Must read article by Dr Jonathan Brown.
I support the right of same-sex couples to have civil marriages according to US law. Islam does not approve of same-sex acts, but I don’t believe that the social or religious traditions of any one group should dictate what sort of contracts or unions those of other beliefs can engage in. I want to preserve my right to have my Shariah marriage contract with my wife recognized by US law even though I know many Americans consider Islam’s conception of marriage to be unpalatable. I don’t see the desire of gay couples as any different.
In the near-carpal-tunnel-syndrome inducing outrage that followed that piece, many Muslims objected that I was ‘enjoining wrong’ instead of forbidding it. My response was that the Shariah has always, to a certain degree, allowed practices that Islam condemns as reprehensible among religious minorities (ahl al-dhimma) living under Muslim rule, practices that Muslim rulers could easily have banned (at least on paper). I wrote:
In classical Islamic civilization, Muslim authorities allowed Zoroastrians to engage in brother-sister marriage, Jews to charge interest, and Christians to cultivate wine and pigs. (Correction! In the previous article I added ‘Muslim judges could even hear such cases brought by non-Muslim litigants by applying the laws of their respective communities instead of the Shariah.’ I cannot actually find any evidence to back this up.
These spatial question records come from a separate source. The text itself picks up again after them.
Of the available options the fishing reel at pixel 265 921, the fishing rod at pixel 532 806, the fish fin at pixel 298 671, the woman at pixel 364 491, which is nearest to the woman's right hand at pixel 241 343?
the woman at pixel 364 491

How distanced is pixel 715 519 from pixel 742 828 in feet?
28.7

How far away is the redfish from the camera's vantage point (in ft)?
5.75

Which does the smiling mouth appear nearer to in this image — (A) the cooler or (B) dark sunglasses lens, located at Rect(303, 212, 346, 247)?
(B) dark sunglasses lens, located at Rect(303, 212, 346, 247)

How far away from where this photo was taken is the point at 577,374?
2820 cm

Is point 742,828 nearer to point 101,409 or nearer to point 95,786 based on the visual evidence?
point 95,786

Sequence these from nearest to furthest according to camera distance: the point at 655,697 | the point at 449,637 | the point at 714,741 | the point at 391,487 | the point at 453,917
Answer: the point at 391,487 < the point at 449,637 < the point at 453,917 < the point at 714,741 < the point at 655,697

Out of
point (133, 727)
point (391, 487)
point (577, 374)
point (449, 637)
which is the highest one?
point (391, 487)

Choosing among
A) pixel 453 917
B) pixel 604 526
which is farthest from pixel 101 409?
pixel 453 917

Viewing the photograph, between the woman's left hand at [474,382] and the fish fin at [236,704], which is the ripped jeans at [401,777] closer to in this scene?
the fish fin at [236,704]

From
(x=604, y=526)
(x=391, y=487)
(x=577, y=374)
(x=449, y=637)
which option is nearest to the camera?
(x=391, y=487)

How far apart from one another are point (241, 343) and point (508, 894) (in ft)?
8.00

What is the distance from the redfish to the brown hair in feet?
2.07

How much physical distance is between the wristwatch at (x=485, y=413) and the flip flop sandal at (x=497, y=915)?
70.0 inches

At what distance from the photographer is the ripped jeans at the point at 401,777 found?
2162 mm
To the contrary, all evidence seems to be against this!)
Because the scholars who built up the Shariah system could easily have prohibited such practices among its subjects but did not, the Shariah effectively facilitated them. If Muslim scholars and rulers permitted practices that they considered reprehensible and were in a position to deracinate, a fortiori (min bāb al-awlā), a Muslim minority with no power to regulate the conduct of those around it, like ours in the West, can condone the rights of others to reprehensible practices.